I had a question. At my parish, there was a little of a debate going on whether or not it was liturgically acceptable to place the Divine Mercy image on top of the niche where the Tabernacle is at. The Tabernacle is not set behind the altar, but to the east of the sanctuary within the wall. If I can, I will provide a picture so you can get a better idea.
If the debate is whether it’s more appropriate to have a Divine Mercy painting or a blank wall, I say the painting, but what does the local bishop (the actual liturgical authority) say ? In any case, I don’t think that what goes onto the church sanctuary is something that the “parish decorating committee” should be deciding. So my question is: who’s actually debating whom and why?
all i know as long Jesus Christ is present in the middle theres no problem, lke here in our Parish, a very very large glass made picture of risen Christ in the middle above all, its on top of the terbenacle
I saw a question the other day where the answer stated that it is forbidden to place anything on the tabernacle. In the older churches with the high altars against the wall there are frequently crosses and angels above the tabernacle. Not sure if this is licit or if it has just been grandfathered in.

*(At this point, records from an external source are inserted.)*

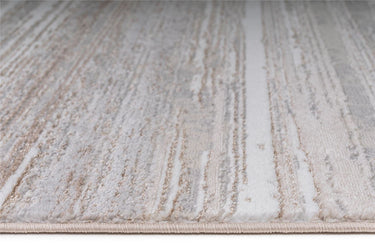 Quatropi Amber Medium Rug Cream / Beige / Brown 160 X 230cm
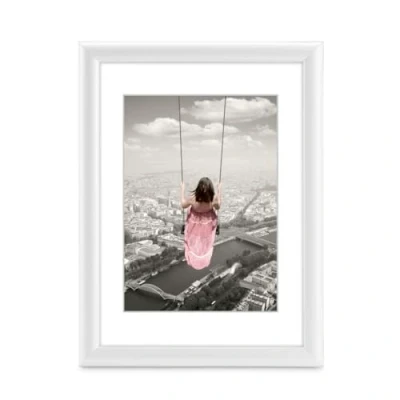 Image of Hama Swing Plastic Photo Frame, White, 20 x 30 cm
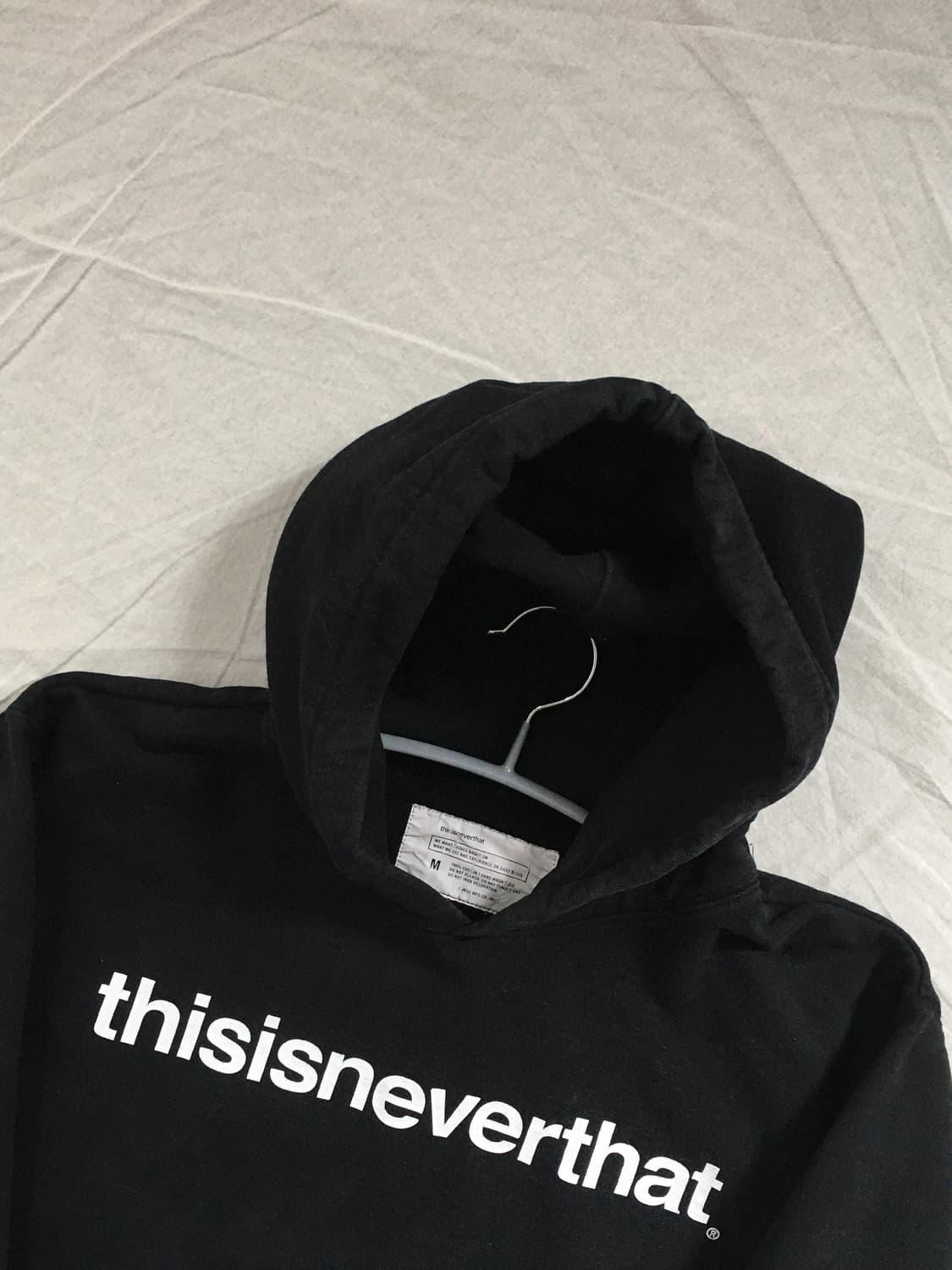 디스이즈네버댓 스펠 후드티 상품이미지4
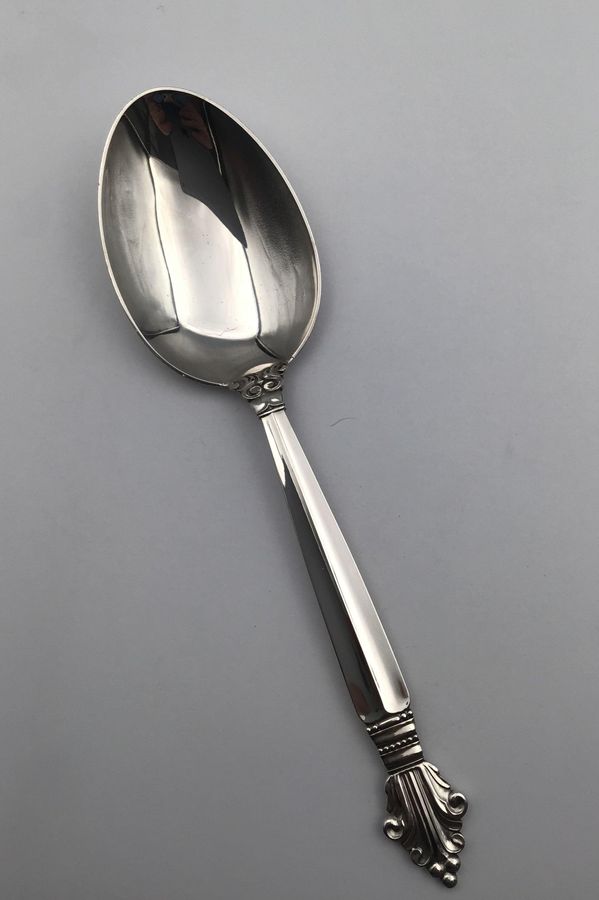 Georg Jensen Sterling Silver Queen Spoon No. 387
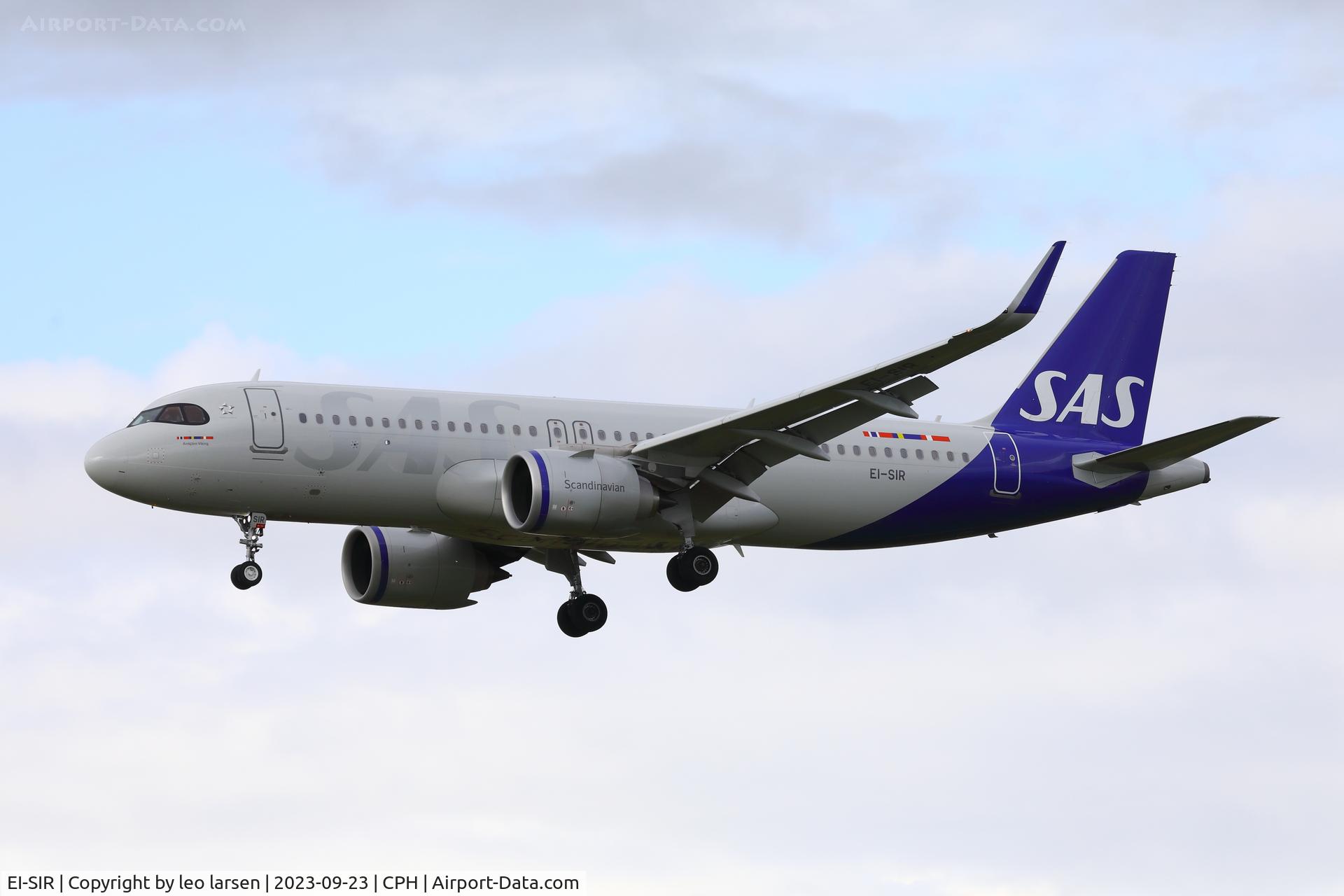 EI-SIR, 2022 Airbus A320-251N C/N 10990, Copenhagen 23.9.2023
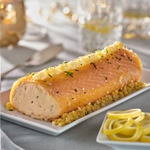 salmon pie piece 600 g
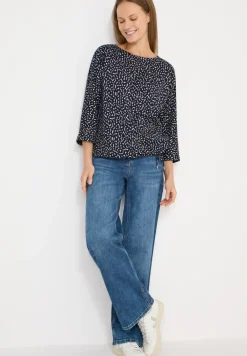 Shirt met minimale print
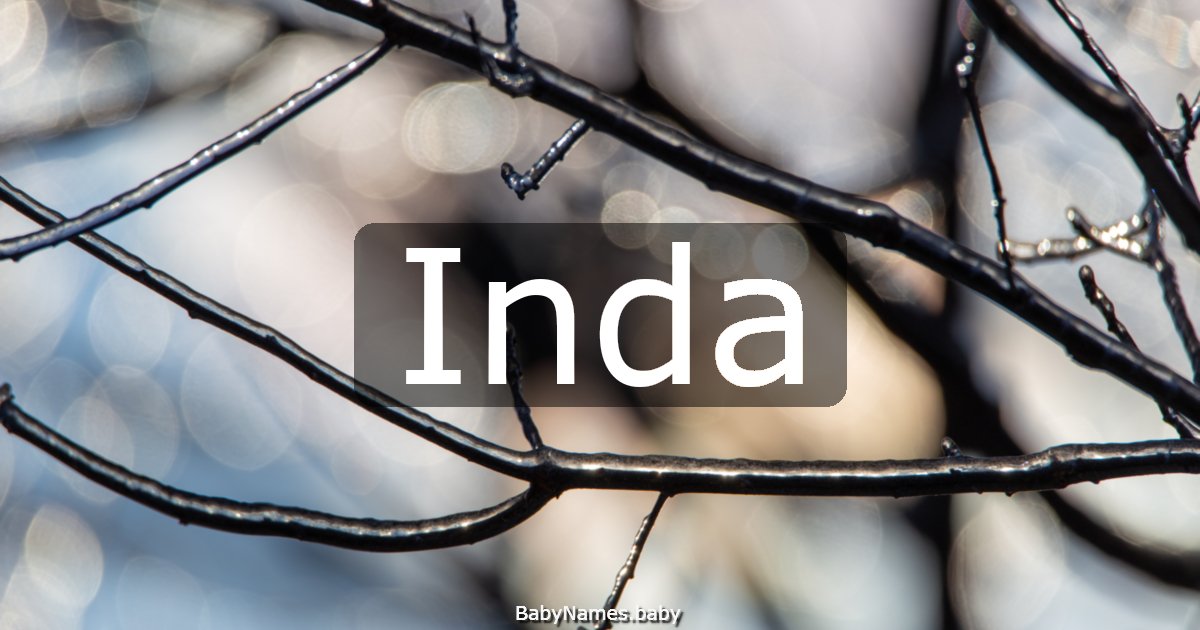 Inda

Right, that was discussed in this thread. Art and relics cannot be placed on a tabernacle. Many tabernacles are built such that they’re surmounted by a cross, but so long as something like that is part of the design of the tabernacle, it’s not forcing the tabernacle to serve as a pedestal. I’m not sure the authorities have anything to say about hanging a painting on the wall above a tabernacle, but I would think good judgment would have to be exercised in considering whether the arrangement appeared to make the tabernacle subservient to the artwork.
Ok sorry for taking my time in replying, I’ve been really busy at church. Here’s the scoop, last year one of my friends from our prayer group lead the Divine Mercy chaplet and the paiting was placed on top of the wall of the Tabernacle. During the novena, the painting hung there, but my friend was asking the parish priest if the painting may stay, but the priest said no that he didnt want that “saint” there, and the people in charge of the liturgy in the parish said that it was not liturgical to have the painting above the tabernacle. My friend left it at that, and I’ve been wondering now since the feast is coming up.
Some 60 years or so ago a small church I attended in Maine had a large copy of the Barrel-head Madonna above the altar, which contained the tabernacle. I remember reading someplace at the time that it was forbidden to have any painting above the altar, but exception was made for those cases in which it had been there from “time immemorial”. It also noted that “time immemorial” = 30 years or more [short memories :rolleyes:]. I don’t know if that law survived all the subsequent changes.
I was watching a video on YouTube of some choir singing at Mass and they were showing their tabernacle and it must have been during the Christmas season, because they had the baby Jesus laying on top of their tabernacle, along with Joseph and Mary. I guess this isn’t licit…
I get what you guys are saying about the tabernacle when it is behind the altar in the sanctuary. But since the tabernacle is not in the sanctuary, it is in a niche. You don’t even go into the sanctuary to get to the tabernacle, it’s to the right of it. So do the same rules still apply?
Well, the “rules” that you don’t set art, flowers, relics, etc. on the tabernacle apply wherever it is. But as to whether it’s appropriate to have art hanging over where the tabernacle is located, I would think it’s actually less appropriate when the tabernacle is in a separate niche, where it should have complete pride of place, than when it is on a high altar. Behind a high altar, a painting basically forms an altarpiece or reredos, as with Titian’s famous Assumption in Venice or the famous altarpiece at St. Mary’s in Krakow (hard to see, but I think there’s a tabernacle down there).